Este tiempo de pandemia ha evidenciado el valor y la necesidad de una buena educación para todos. La sociedad ha percibido su importancia y la urgencia de su puesta al día, para prestar un servicio eficaz y para que responda a los nuevos desafíos de hoy y de mañana. La realidad educativa venía siendo percibida como caduca y en situación de “emergencia”, pues no responde a las necesidades actuales de las personas y sociedades. Con la crisis sanitaria, económica y social que estamos viviendo, el problema educativo se ha agravado. El papa Francisco lo calificaba recientemente de “catástrofe”.

Desde marzo de 2020, muchas escuelas de los cinco continentes no han vuelto a abrir sus puertas. Algunas de ellas han tenido que cerrar definitivamente. Las tecnologías de la información y comunicación vienen facilitando el acceso a la educación, pero son muchos los que resultan excluidos por no contar con internet, con los dispositivos y recursos adecuados o carecer de electricidad. En medio de esta encrucijada, la Iglesia (Francisco) y la sociedad civil (Unesco) nos convocan a un pacto global para relanzar la educación, mejorarla, ponerla al día y comprometer a la sociedad entera en su transformación y adecuación, para responder a los nuevos desafíos, atender y escolarizar a todos, sin que nadie quede descartado, acogiendo a todos. El Papa nos dice al respecto que “hemos de unir esfuerzos para alcanzar una alianza educativa amplia, con vistas a formar personas maduras, capaces de reconstruir el tejido relacional y crear una humanidad más fraterna, equitativa y solidaria” y Audrey Azoulay, directora de la Unesco, nos indica que “necesitamos una nueva agenda, un nuevo compromiso de la sociedad entera a favor de la educación, para hacer de ella el pilar de la refundación de las sociedades”. El quince de octubre de 2020, en el acto del relanzamiento de este pacto, ella afirmó que estaba encantada de estar con el Papa en este proyecto. Deberíamos preguntarnos si estamos igualmente “encantados” y comprometidos en la construcción de esta alianza.

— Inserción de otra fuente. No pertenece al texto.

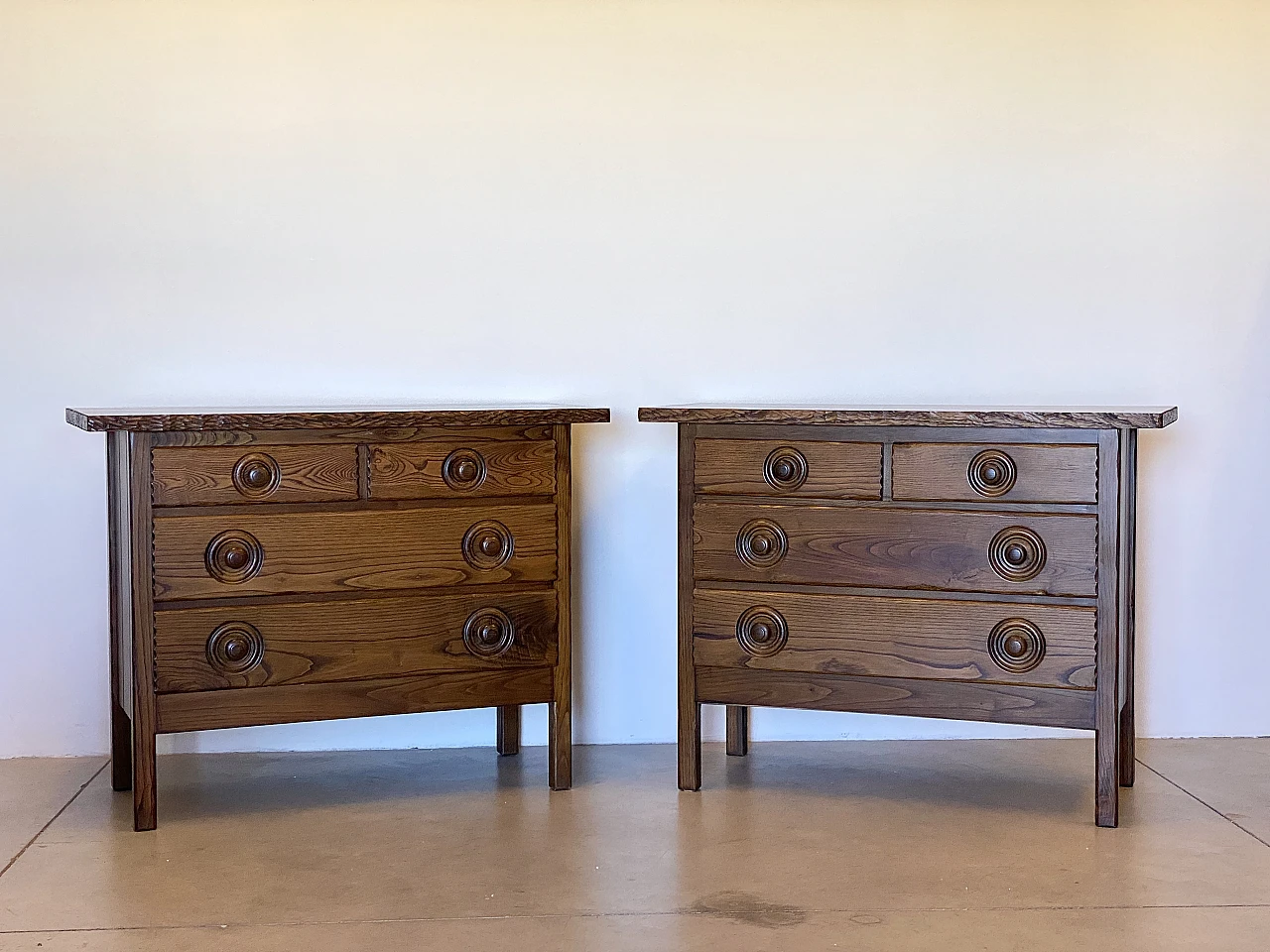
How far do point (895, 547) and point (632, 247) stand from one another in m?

Hemos de unir esfuerzos para alcanzar una alianza educativa amplia,
con vistas a formar personas maduras.

Construir juntos el pacto educativo

Cada institución educativa debe movilizarse y ser capaces de involucrar a otras escuelas y a otros sectores de la sociedad para crear juntos una nueva educación e impulsar ciudades más humanas, solidarias y sostenibles a través de la educación. Por ello, la Oficina Internacional de la Educación Católica (OIEC), junto con las dos Uniones de Superiores y Superioras Generales y con el apoyo de la Congregación para la Educación Católica, hemos unido fuerzas y nos hemos movilizado para involucrar y “encantar” a todos, para construir juntos este pacto global desde lo local. Con ese fin, hemos diseñado una hoja de ruta con cinco acciones. Acabamos de invitar a todas las escuelas e instituciones educativas del mundo, católicas o no, a poner el logo del pacto global junto al logo propio, para evidenciar que se suman a este llamado. Igualmente, otra de las acciones que lanzamos estos días es una guía, con orientaciones prácticas, para construir el pacto desde lo local, en cuatro fases: primero en el propio centro, segundo con otras escuelas, tercero con la municipalidad y, por último, en redes nacionales y/o internacionales.